Instructions -
a) In the passage on reading zip files, give the text from "Now, we're getting" up to and including "text files before." again, replacing "files" with "documents".
b) List every observation the passage on reading zip files gives in reply to "What do you notice about this output?"

Text section -

--------------------

A: One of them has two files! I don't think this is true for the Wedge, but it's good to practice. 

Now, we're getting close. At this point, we'd like to do something like the following:

1. Open a zip file
1. Get a list of the files in there
1. Read those files as we've read plain text files before.

In [None]:
this_zf = zip_files[0]

with ZipFile("data/" + this_zf,'r') as zf :
    zipped_files = zf.namelist()
    
    for file_name in zipped_files :
        with zf.open(file_name,'r') as input_file :
            for idx, line in enumerate(input_file) :
                print(line)
                if idx > 5 :
                    break


Let's spend a little time reading what's going on here. 

Q: What's up with the `b'some string stuff'`? 

A: Text files inside zips are stored as _bytes_, not strings. The explanation of this gets [complicated](https://stackoverflow.com/questions/6224052/what-is-the-difference-between-a-string-and-a-byte-string) and we'll talk more about it later in the semester. Python 3 will allow us to use a new function `io.TextIOWrapper` to get the job done.

In [None]:
import io

this_zf = zip_files[0]

with ZipFile("data/" + this_zf,'r') as zf :
    zipped_files = zf.namelist()
    
    for file_name in zipped_files :
        input_file = zf.open(file_name,'r')
        input_file = io.TextIOWrapper(input_file,encoding="utf-8")
        
        for idx, line in enumerate(input_file) :
            print(line)
            if idx > 3 :
                break

        input_file.close() # tidy up

Q: What do you notice about this output? 

A: Header rows. Quotes around strings. Tab delimits are being printed as tabs.

Okay, now we're close to finishing our work with zip files. In the cell below, write code that will 

1. Iterate over every zip file.
1. Print out the name of the containing file. 
1. Print out the first 3 lines of each file. 

In [None]:
for this_zf in zip_files :
    with ZipFile("data/" + this_zf,'r') as zf :
        zipped_files = zf.namelist()

        for file_name in zipped_files :
            print(file_name + "\n")
            input_file = zf.open(file_name,'r')
            input_file = io.TextIOWrapper(input_file,encoding="utf-8")

            for idx, line in enumerate(input_file) :
                print(line)
                if idx > 3 :
                    break

            input_file.close() # tidy up

Notice all the weirdness in there!

--------------------

Information -
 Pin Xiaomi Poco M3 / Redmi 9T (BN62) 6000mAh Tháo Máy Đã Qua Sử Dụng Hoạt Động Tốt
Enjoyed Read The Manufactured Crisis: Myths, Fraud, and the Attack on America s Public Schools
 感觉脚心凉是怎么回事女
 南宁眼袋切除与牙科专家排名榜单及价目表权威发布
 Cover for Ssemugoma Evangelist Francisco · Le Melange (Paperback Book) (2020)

--------------------

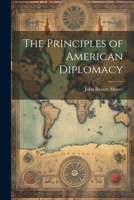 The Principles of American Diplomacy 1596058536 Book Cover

--------------------

Problem solutions -
a)
Now, we're getting close. At this point, we'd like to do something like the following:

1. Open a zip file
1. Get a list of the documents in there
1. Read those documents as we've read plain text documents before.

b)
- Header rows
- Quotes around strings
- Tab delimits are being printed as tabs